__Data for this task__

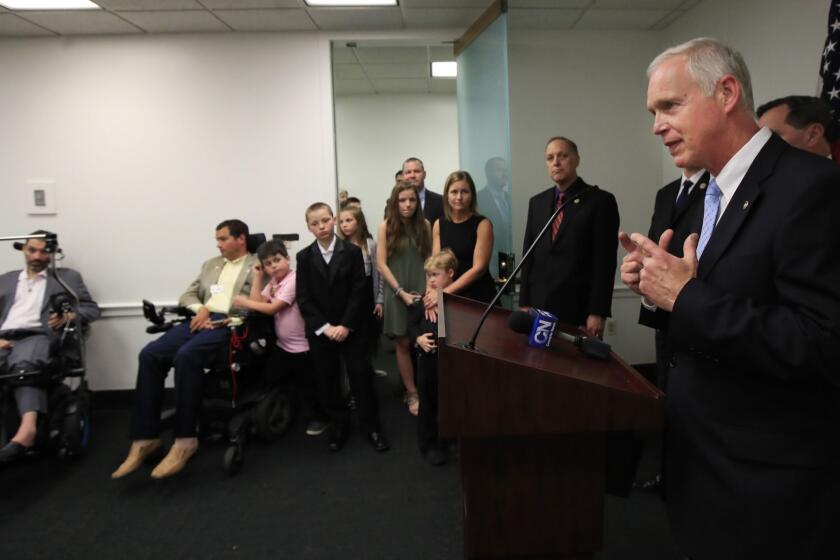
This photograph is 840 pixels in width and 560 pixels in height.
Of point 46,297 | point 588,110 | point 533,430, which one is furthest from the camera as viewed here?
point 588,110

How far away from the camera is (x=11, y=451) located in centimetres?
243

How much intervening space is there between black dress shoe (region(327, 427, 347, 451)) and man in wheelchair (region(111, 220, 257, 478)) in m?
0.73

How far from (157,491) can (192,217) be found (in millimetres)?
2062

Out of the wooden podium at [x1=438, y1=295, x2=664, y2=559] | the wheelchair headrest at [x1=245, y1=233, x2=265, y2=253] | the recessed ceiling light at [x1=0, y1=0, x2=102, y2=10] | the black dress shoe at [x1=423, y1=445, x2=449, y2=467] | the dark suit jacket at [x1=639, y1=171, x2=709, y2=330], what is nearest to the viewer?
the wooden podium at [x1=438, y1=295, x2=664, y2=559]

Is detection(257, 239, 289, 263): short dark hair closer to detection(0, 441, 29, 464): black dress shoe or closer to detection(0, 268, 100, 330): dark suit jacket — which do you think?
detection(0, 268, 100, 330): dark suit jacket

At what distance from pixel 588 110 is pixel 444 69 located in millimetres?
2265

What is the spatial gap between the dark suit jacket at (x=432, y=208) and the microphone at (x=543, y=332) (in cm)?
257

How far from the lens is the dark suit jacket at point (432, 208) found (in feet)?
12.0

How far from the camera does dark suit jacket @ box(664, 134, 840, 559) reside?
2.35 ft

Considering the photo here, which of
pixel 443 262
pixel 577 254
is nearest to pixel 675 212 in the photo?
pixel 577 254

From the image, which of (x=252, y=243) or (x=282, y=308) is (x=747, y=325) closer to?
(x=282, y=308)

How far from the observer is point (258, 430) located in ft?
9.50

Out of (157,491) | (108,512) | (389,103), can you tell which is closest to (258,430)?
(157,491)

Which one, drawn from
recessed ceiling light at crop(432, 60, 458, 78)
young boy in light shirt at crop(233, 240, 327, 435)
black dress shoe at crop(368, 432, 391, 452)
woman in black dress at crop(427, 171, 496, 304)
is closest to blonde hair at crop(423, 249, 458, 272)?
woman in black dress at crop(427, 171, 496, 304)
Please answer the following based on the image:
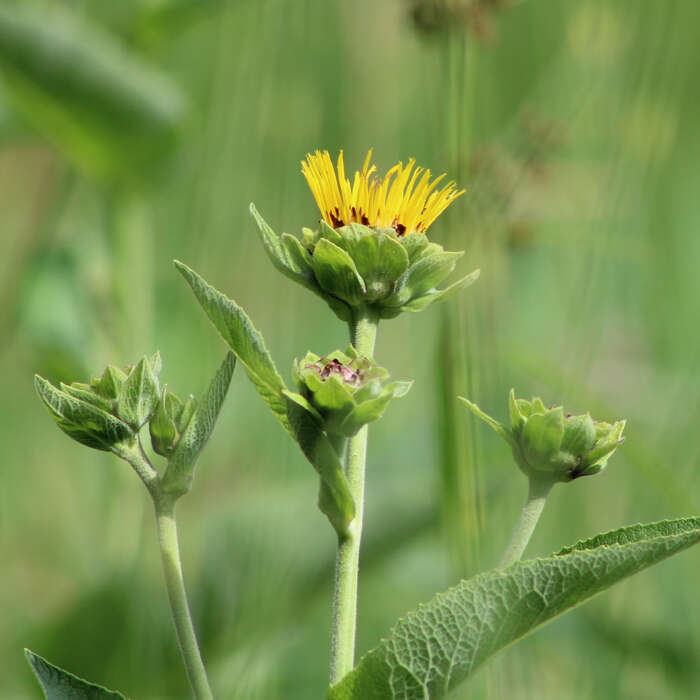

__Short problem__
Pick out every line of the items above that contains the word "light", and copy each of those lines. Case counts.

__Correct response__
Out of the wooden podium at [x1=438, y1=295, x2=664, y2=559] | the wheelchair headrest at [x1=245, y1=233, x2=265, y2=253] | the recessed ceiling light at [x1=0, y1=0, x2=102, y2=10] | the black dress shoe at [x1=423, y1=445, x2=449, y2=467] | the dark suit jacket at [x1=639, y1=171, x2=709, y2=330], what is nearest to the viewer?
recessed ceiling light at crop(432, 60, 458, 78)
young boy in light shirt at crop(233, 240, 327, 435)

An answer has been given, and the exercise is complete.